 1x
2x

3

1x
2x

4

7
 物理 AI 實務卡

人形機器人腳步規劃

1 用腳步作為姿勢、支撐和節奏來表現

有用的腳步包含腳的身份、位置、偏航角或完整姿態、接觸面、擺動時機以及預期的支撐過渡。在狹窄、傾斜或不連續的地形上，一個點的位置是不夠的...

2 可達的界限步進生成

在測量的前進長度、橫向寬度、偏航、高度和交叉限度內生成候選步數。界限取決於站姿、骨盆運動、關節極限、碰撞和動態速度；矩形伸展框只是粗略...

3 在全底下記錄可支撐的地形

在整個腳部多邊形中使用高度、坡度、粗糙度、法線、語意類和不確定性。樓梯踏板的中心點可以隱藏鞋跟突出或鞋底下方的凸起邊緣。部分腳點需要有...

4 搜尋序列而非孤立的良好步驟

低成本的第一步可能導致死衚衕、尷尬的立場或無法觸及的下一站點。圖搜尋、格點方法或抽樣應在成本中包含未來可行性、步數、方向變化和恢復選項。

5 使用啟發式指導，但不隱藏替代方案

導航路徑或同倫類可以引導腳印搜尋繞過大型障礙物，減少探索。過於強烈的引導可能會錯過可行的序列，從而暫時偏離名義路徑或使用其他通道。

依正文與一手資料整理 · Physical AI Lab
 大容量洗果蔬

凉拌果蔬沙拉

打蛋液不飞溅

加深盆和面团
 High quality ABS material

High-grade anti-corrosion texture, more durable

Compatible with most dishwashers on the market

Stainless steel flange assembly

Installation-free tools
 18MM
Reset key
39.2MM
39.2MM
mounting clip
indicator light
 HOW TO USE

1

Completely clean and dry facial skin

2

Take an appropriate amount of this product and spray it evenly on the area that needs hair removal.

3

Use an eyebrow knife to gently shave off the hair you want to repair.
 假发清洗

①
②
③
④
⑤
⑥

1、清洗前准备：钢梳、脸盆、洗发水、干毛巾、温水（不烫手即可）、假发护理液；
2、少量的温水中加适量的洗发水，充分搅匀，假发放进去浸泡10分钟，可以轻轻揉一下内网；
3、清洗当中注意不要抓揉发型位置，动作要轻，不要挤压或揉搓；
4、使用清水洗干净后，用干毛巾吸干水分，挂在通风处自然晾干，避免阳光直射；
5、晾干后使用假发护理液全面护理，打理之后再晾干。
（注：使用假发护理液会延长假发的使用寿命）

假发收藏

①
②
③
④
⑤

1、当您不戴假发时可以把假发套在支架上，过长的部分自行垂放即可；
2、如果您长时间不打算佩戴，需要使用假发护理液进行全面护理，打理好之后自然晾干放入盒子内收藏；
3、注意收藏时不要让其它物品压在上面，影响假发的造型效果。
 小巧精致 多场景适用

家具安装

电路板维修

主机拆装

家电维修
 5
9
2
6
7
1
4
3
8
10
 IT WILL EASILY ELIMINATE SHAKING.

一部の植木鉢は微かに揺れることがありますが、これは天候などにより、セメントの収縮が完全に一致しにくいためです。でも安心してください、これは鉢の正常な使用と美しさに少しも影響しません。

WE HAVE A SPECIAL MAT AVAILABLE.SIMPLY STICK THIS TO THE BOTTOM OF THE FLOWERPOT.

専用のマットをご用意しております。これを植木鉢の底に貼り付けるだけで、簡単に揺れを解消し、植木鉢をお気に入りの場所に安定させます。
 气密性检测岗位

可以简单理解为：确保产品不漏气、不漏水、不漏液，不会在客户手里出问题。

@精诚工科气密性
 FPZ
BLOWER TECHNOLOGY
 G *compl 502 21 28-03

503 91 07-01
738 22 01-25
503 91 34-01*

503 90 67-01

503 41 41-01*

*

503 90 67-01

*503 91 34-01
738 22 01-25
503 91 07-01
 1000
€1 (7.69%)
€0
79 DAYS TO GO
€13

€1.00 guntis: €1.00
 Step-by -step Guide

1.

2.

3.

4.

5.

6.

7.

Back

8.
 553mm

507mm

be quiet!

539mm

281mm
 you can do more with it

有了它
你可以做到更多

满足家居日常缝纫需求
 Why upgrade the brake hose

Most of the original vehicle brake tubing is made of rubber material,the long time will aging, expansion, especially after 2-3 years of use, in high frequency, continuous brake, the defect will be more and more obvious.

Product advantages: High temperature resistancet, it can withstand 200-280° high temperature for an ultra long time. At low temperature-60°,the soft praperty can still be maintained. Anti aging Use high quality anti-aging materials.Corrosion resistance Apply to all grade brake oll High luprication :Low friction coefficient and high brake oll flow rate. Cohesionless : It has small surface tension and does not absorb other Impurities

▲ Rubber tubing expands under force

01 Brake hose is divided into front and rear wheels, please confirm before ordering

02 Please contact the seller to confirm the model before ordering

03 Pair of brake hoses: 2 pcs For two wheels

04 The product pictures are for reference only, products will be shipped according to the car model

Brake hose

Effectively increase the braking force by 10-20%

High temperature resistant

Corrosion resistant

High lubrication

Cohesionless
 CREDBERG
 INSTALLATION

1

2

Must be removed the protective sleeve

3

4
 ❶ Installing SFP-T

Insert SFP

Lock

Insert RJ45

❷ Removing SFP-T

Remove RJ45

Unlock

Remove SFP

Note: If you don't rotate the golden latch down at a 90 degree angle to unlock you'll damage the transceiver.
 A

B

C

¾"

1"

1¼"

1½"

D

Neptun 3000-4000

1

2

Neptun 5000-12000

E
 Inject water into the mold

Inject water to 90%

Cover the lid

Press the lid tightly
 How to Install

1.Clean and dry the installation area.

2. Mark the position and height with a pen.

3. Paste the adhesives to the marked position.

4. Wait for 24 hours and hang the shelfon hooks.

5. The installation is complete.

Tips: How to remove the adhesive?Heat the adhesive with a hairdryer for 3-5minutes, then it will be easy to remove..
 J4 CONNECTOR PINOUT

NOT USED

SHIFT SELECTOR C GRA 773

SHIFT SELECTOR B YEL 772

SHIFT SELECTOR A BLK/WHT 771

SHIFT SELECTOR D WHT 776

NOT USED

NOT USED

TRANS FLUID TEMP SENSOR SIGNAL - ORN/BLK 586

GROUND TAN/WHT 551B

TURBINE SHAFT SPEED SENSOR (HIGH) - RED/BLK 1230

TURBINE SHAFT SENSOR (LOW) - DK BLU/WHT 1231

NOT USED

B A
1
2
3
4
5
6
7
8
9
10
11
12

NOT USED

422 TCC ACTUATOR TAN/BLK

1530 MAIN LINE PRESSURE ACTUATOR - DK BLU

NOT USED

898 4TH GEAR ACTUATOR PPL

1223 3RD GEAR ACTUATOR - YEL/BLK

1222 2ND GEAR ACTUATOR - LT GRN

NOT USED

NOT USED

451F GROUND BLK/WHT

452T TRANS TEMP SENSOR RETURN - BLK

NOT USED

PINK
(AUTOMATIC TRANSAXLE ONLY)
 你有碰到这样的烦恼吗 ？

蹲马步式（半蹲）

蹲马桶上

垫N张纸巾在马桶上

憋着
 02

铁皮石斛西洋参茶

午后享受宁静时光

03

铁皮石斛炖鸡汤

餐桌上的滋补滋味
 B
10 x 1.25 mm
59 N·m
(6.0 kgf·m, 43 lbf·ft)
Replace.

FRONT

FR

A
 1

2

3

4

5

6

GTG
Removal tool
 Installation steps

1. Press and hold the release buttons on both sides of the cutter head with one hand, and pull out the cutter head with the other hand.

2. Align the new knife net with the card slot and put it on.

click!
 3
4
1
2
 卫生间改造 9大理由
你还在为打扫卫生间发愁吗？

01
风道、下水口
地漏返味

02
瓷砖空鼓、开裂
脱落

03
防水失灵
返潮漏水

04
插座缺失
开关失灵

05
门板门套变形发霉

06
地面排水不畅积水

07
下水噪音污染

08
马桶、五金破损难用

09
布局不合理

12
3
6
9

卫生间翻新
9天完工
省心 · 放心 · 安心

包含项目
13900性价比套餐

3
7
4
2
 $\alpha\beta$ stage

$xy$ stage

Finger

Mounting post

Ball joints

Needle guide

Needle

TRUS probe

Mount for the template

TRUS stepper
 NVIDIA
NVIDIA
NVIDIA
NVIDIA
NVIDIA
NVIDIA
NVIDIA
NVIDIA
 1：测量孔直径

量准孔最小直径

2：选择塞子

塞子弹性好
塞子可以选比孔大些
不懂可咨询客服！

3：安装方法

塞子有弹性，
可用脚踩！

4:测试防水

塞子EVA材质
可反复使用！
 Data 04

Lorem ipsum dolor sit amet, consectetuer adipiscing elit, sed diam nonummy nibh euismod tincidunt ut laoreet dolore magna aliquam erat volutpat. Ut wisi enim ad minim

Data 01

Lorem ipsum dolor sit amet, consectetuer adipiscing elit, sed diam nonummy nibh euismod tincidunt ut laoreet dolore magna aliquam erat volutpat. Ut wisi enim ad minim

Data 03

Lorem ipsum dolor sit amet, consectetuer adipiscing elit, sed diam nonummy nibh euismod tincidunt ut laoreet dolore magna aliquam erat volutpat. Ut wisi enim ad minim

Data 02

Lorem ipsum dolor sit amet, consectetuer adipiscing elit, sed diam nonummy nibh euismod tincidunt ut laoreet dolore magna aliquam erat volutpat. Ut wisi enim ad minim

---*---

◆ What to do: Could you show every line of the material that includes the string "tubing"?

◆ Exercise output:
Most of the original vehicle brake tubing is made of rubber material,the long time will aging, expansion, especially after 2-3 years of use, in high frequency, continuous brake, the defect will be more and more obvious.
▲ Rubber tubing expands under force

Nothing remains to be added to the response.